══ DATA LISTING

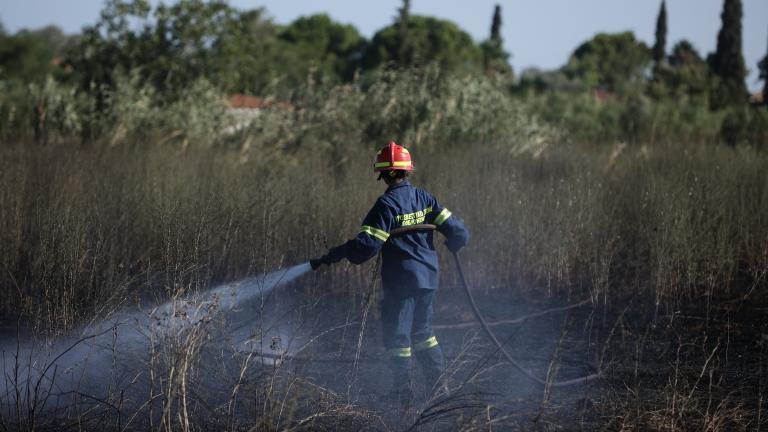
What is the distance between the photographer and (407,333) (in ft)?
15.8

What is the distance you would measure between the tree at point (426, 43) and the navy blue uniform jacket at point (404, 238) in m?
43.2

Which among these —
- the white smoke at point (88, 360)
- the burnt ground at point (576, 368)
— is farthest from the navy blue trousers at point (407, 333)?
the white smoke at point (88, 360)

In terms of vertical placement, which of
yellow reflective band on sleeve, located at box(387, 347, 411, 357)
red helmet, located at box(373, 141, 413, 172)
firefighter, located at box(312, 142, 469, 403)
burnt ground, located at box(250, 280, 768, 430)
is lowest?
burnt ground, located at box(250, 280, 768, 430)

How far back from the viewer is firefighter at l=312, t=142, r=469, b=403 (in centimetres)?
466

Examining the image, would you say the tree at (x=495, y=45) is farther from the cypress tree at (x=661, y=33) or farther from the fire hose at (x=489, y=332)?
the fire hose at (x=489, y=332)

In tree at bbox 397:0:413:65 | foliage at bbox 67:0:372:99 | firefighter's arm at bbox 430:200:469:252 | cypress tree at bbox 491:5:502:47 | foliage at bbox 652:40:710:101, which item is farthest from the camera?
cypress tree at bbox 491:5:502:47

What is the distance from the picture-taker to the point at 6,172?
7.59m

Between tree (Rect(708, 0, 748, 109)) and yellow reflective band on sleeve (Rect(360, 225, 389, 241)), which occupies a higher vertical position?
tree (Rect(708, 0, 748, 109))

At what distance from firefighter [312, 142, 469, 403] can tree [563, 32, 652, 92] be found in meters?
32.3

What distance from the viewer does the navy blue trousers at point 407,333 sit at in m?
4.79

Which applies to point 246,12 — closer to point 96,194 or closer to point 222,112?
point 222,112

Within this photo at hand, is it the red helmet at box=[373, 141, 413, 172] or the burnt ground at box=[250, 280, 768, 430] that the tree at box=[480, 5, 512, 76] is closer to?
the burnt ground at box=[250, 280, 768, 430]

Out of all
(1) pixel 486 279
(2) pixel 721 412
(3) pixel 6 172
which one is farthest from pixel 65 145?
(2) pixel 721 412

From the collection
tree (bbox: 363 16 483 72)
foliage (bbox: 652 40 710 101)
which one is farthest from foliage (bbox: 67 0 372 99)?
tree (bbox: 363 16 483 72)
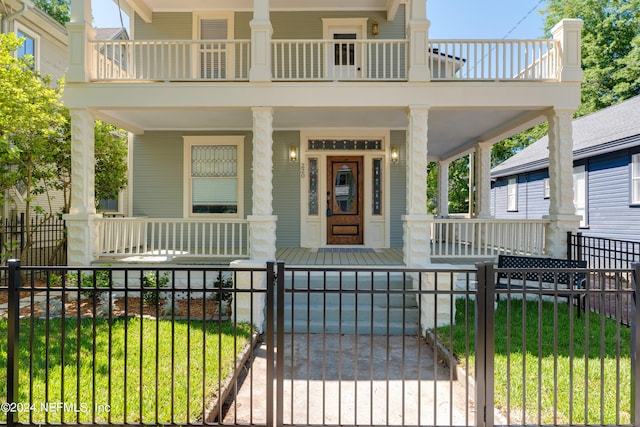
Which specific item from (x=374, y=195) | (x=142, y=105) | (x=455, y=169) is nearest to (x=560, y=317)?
(x=374, y=195)

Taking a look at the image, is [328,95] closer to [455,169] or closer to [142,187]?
[142,187]

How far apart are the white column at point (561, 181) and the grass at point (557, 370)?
5.37 ft

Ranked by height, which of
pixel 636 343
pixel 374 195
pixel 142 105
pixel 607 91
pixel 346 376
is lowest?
pixel 346 376

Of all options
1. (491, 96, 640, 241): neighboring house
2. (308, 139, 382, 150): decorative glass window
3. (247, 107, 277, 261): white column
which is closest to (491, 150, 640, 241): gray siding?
(491, 96, 640, 241): neighboring house

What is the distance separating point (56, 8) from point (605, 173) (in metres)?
24.1

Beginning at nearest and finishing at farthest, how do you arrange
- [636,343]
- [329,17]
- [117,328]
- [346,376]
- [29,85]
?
[636,343]
[346,376]
[117,328]
[29,85]
[329,17]

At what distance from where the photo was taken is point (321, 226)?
9336 mm

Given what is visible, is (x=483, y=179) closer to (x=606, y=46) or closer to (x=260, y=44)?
(x=260, y=44)

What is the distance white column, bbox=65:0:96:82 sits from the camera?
21.9 ft

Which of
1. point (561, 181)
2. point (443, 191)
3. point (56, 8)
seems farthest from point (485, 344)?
point (56, 8)

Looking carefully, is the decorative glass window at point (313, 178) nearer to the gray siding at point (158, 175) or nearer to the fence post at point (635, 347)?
the gray siding at point (158, 175)

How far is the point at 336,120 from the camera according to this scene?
8312 mm

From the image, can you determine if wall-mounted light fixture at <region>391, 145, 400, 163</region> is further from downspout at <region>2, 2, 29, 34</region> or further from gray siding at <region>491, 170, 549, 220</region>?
downspout at <region>2, 2, 29, 34</region>

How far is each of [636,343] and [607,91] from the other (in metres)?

════

[TASK TO CARRY OUT]: Please set down each line of the data above exactly as written, without the pictures.

[RESPONSE FOR THIS EXERCISE]:
What is the distance between the photographer and (407,333) (in ft)?
15.8

What is the distance you would measure between the tree at point (426, 43) and the navy blue uniform jacket at point (404, 238) in m?
43.2

Which among these —
- the white smoke at point (88, 360)
- the burnt ground at point (576, 368)
— is farthest from the navy blue trousers at point (407, 333)?
the white smoke at point (88, 360)

In terms of vertical placement, which of
yellow reflective band on sleeve, located at box(387, 347, 411, 357)
red helmet, located at box(373, 141, 413, 172)
firefighter, located at box(312, 142, 469, 403)
burnt ground, located at box(250, 280, 768, 430)
is lowest?
burnt ground, located at box(250, 280, 768, 430)

How far back from the viewer is firefighter at l=312, t=142, r=469, b=403 (in centimetres)?
466

Examining the image, would you say the tree at (x=495, y=45) is farther from the cypress tree at (x=661, y=33) or farther from the fire hose at (x=489, y=332)?
the fire hose at (x=489, y=332)

In tree at bbox 397:0:413:65 | foliage at bbox 67:0:372:99 | firefighter's arm at bbox 430:200:469:252 | cypress tree at bbox 491:5:502:47 | foliage at bbox 652:40:710:101, which item is farthest from the camera?
cypress tree at bbox 491:5:502:47

What is the distance from the picture-taker to the point at 6,172?
7.59m

Between tree (Rect(708, 0, 748, 109)) and yellow reflective band on sleeve (Rect(360, 225, 389, 241)), which occupies a higher vertical position?
tree (Rect(708, 0, 748, 109))

At what distance from firefighter [312, 142, 469, 403] can tree [563, 32, 652, 92] be found in meters?
32.3

What distance from the viewer does the navy blue trousers at point 407,333 sit at in m?
4.79

Which applies to point 246,12 — closer to point 96,194 or closer to point 222,112?
point 222,112

Within this photo at hand, is it the red helmet at box=[373, 141, 413, 172] or the burnt ground at box=[250, 280, 768, 430] that the tree at box=[480, 5, 512, 76] is closer to?
the burnt ground at box=[250, 280, 768, 430]

Out of all
(1) pixel 486 279
(2) pixel 721 412
(3) pixel 6 172
which one is farthest from pixel 65 145?
(2) pixel 721 412

From the collection
tree (bbox: 363 16 483 72)
foliage (bbox: 652 40 710 101)
which one is farthest from foliage (bbox: 67 0 372 99)?
tree (bbox: 363 16 483 72)
Which specific item from (x=374, y=195) | (x=142, y=105) | (x=455, y=169) is nearest to (x=560, y=317)?
(x=374, y=195)

Taking a look at the image, is [328,95] closer to [455,169] or closer to [142,187]?
[142,187]

How far apart are the white column at point (561, 181) and the grass at point (557, 370)?
5.37 ft

Ranked by height, which of
pixel 636 343
pixel 374 195
pixel 142 105
pixel 607 91
pixel 346 376
is lowest?
pixel 346 376

Of all options
1. (491, 96, 640, 241): neighboring house
2. (308, 139, 382, 150): decorative glass window
3. (247, 107, 277, 261): white column
which is closest to (491, 150, 640, 241): gray siding?
(491, 96, 640, 241): neighboring house

What is the distance separating point (56, 8) from point (605, 173) (in metres)?
24.1

Beginning at nearest and finishing at farthest, how do you arrange
- [636,343]
- [329,17]
- [117,328]
- [346,376]
- [29,85]
?
[636,343]
[346,376]
[117,328]
[29,85]
[329,17]

At what distance from where the photo was taken is point (321, 226)?
9336 mm

Given what is visible, is (x=483, y=179) closer to (x=606, y=46) or closer to (x=260, y=44)?
(x=260, y=44)

What is the distance white column, bbox=65:0:96:82 sits from the camera?
21.9 ft

Which of
1. point (561, 181)
2. point (443, 191)
3. point (56, 8)
seems farthest from point (485, 344)?
point (56, 8)

Looking carefully, is the decorative glass window at point (313, 178) nearer to the gray siding at point (158, 175) or nearer to the fence post at point (635, 347)?
the gray siding at point (158, 175)

How far is the point at 336,120 from the camera according to this scene?
8312 mm

From the image, can you determine if wall-mounted light fixture at <region>391, 145, 400, 163</region> is further from downspout at <region>2, 2, 29, 34</region> or further from gray siding at <region>491, 170, 549, 220</region>?
downspout at <region>2, 2, 29, 34</region>

How far is each of [636,343] and [607,91] from the other (in metres)?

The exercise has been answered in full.